Exercise input
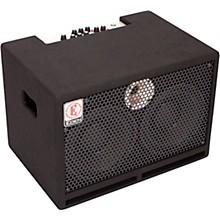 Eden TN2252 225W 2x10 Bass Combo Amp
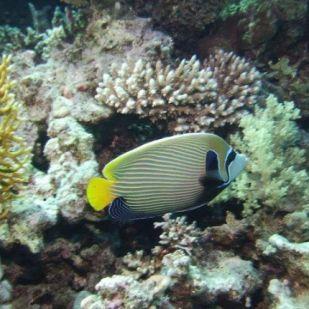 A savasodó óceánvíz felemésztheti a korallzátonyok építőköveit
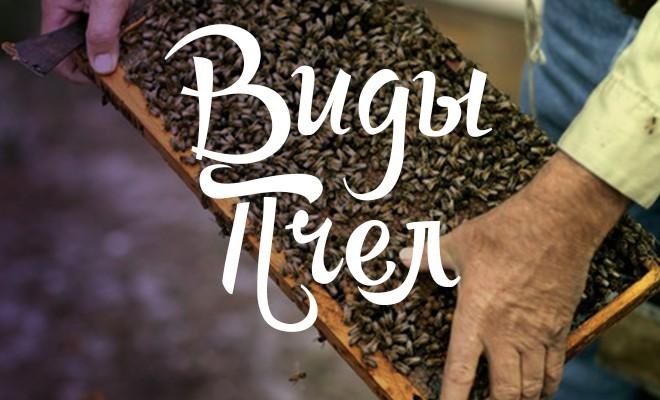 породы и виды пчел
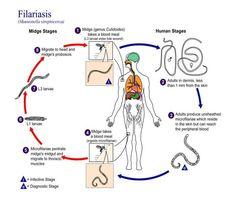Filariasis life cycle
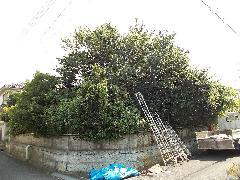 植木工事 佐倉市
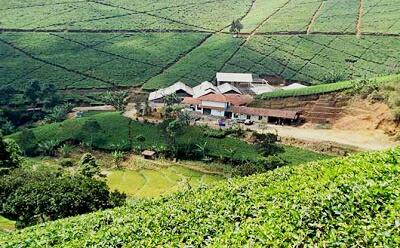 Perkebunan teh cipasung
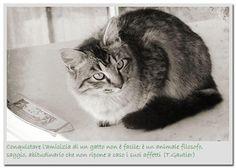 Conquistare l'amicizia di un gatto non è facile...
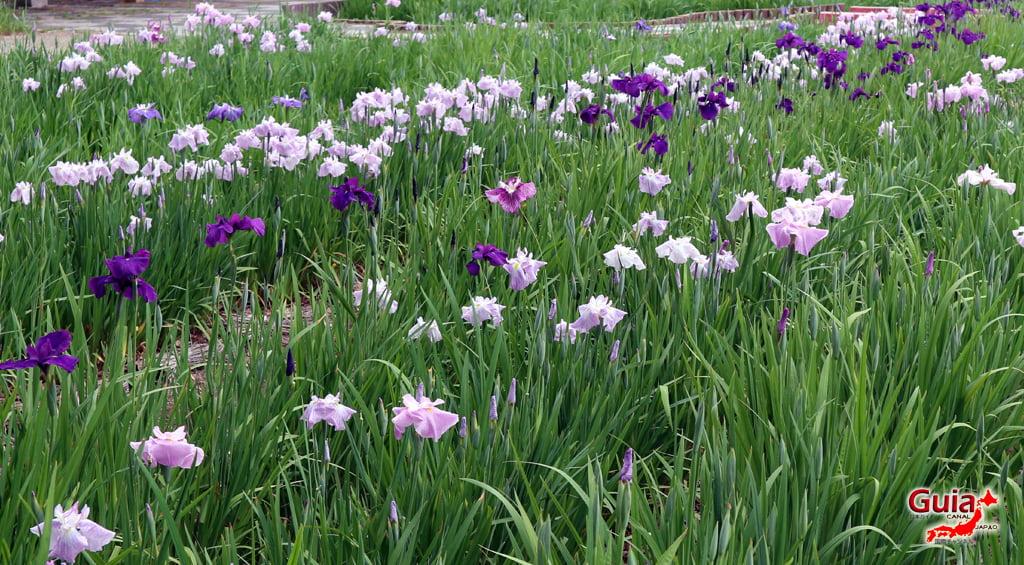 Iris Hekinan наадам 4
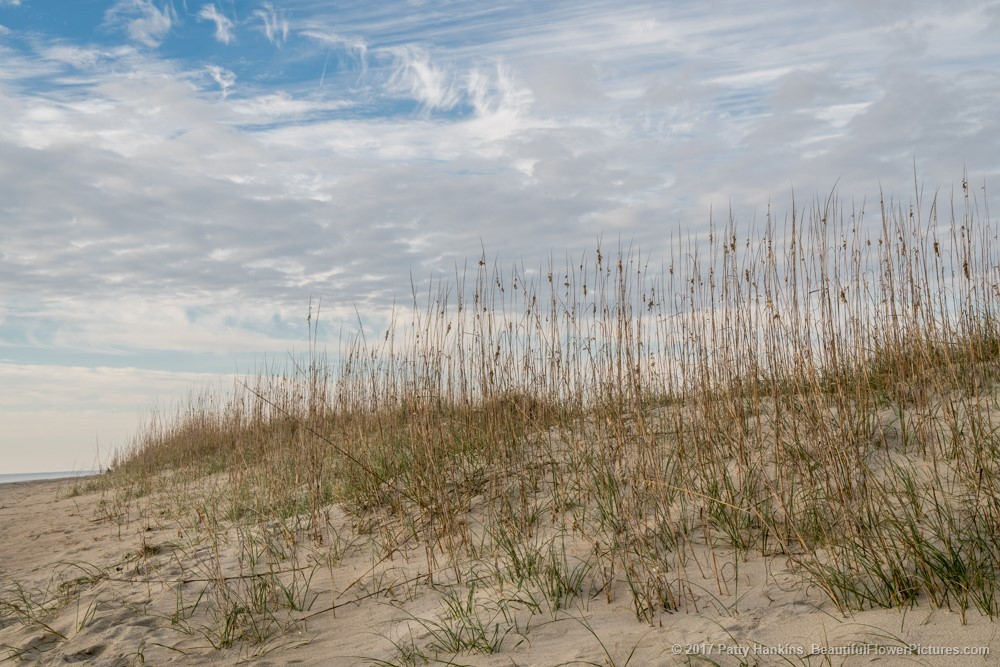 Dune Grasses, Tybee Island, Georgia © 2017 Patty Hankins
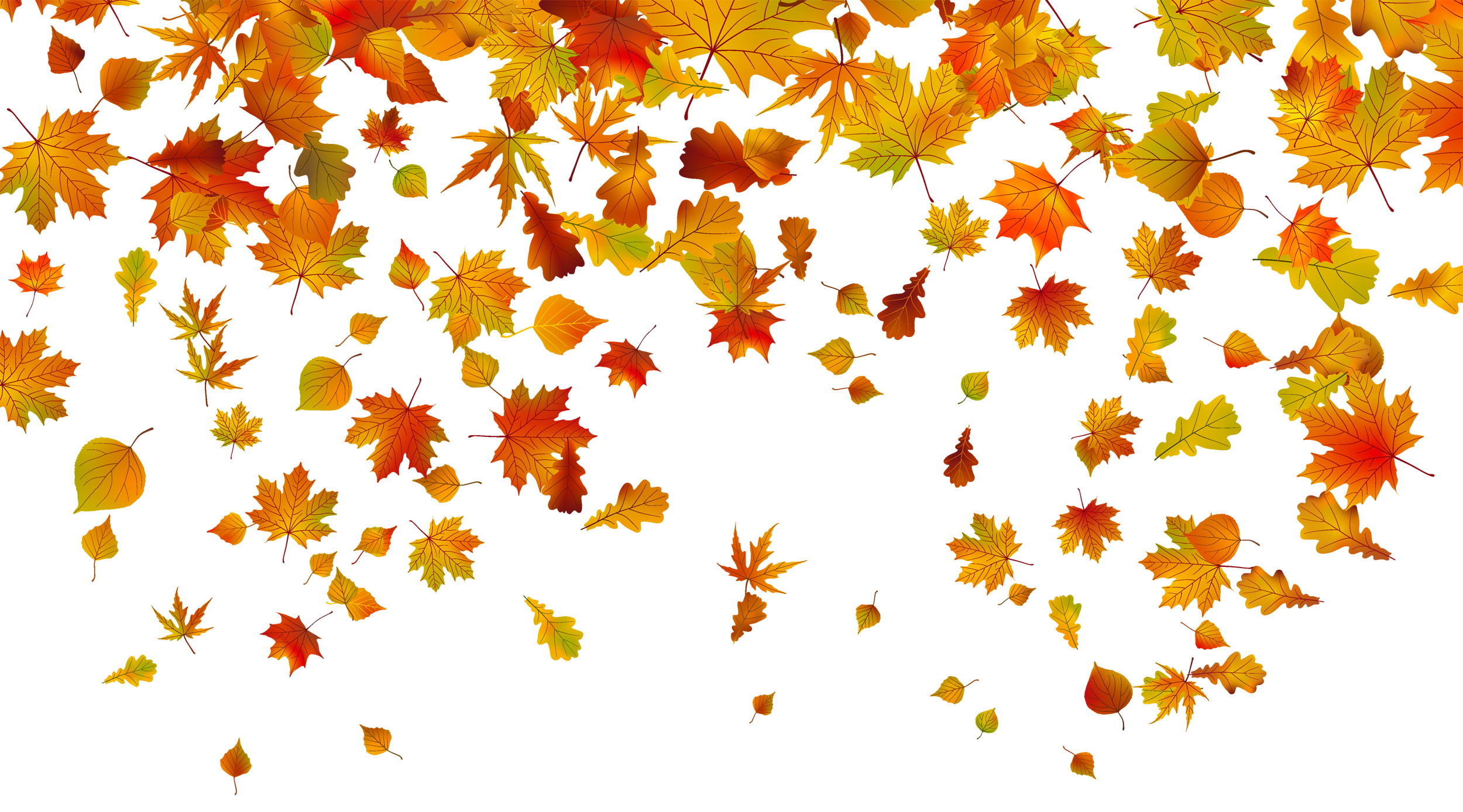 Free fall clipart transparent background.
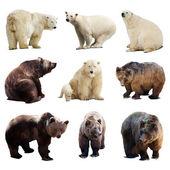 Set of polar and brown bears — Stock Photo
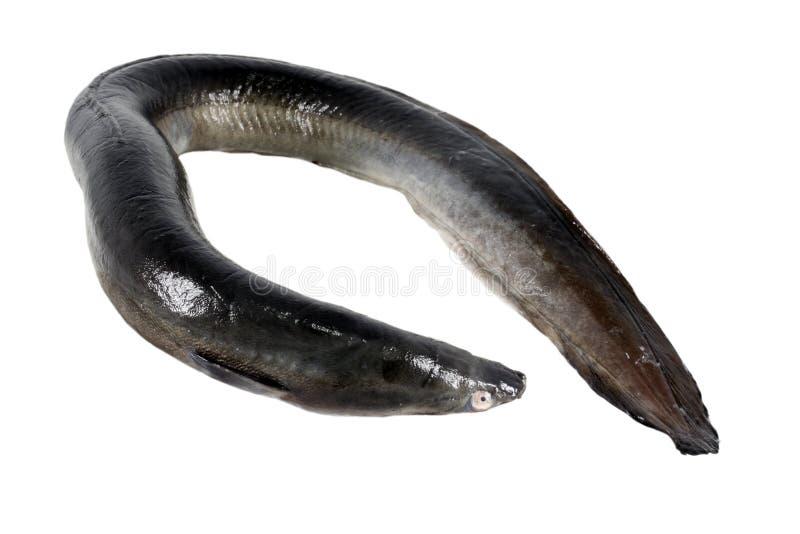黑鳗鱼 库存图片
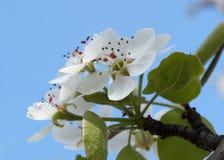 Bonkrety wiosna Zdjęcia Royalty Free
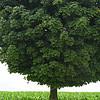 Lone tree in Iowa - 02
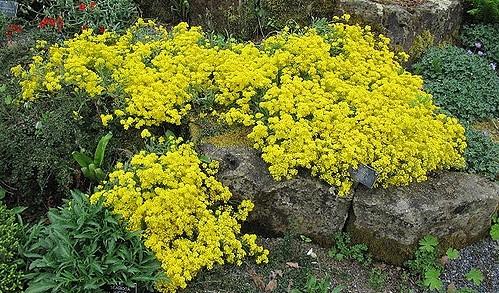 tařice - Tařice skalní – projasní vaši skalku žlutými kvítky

==

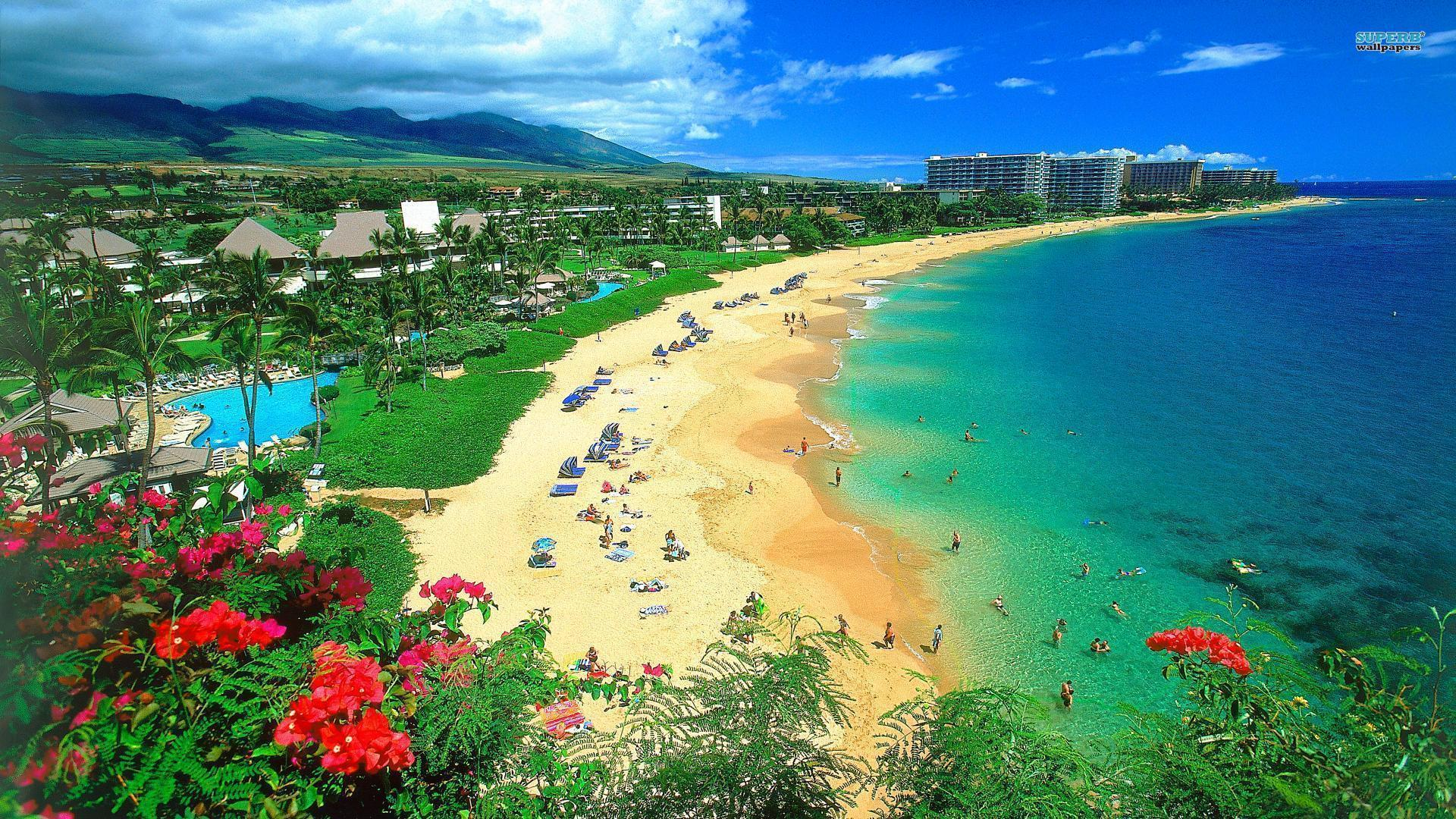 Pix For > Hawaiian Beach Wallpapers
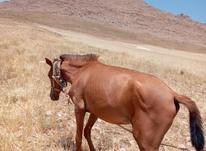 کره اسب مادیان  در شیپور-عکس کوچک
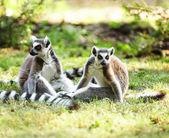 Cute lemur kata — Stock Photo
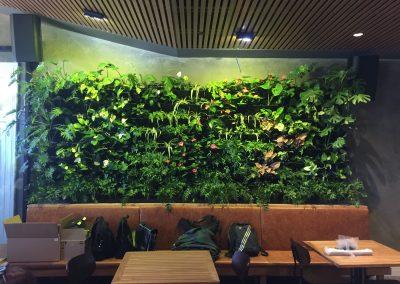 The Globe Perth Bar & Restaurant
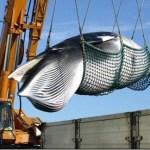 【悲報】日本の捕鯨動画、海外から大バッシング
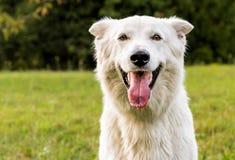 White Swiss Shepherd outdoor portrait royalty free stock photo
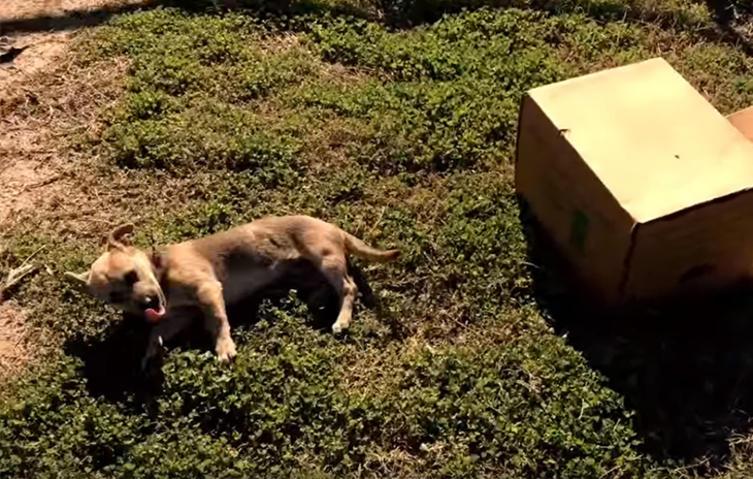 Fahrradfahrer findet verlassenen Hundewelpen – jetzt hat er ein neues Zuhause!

...

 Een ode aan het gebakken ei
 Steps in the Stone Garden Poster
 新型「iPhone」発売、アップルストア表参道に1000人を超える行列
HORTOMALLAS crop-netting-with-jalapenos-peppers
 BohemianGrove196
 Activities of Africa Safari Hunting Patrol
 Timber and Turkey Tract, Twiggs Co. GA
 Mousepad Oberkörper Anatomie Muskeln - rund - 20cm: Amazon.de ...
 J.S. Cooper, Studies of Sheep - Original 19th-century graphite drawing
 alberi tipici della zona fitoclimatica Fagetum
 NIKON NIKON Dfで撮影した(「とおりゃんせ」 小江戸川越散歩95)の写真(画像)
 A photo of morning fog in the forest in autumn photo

What you are asked to do
Transcribe exactly the lines above, beginning at the one with "Eden TN2252 225W 2x10 Bass Combo Amp" and going up to and including the one with "Free fall clipart transparent background.". Pictures do not belong in the copy.

Result
 Eden TN2252 225W 2x10 Bass Combo Amp
 A savasodó óceánvíz felemésztheti a korallzátonyok építőköveit
 породы и виды пчел
Filariasis life cycle
 植木工事 佐倉市
 Perkebunan teh cipasung
 Conquistare l'amicizia di un gatto non è facile...
 Iris Hekinan наадам 4
 Dune Grasses, Tybee Island, Georgia © 2017 Patty Hankins
 Free fall clipart transparent background.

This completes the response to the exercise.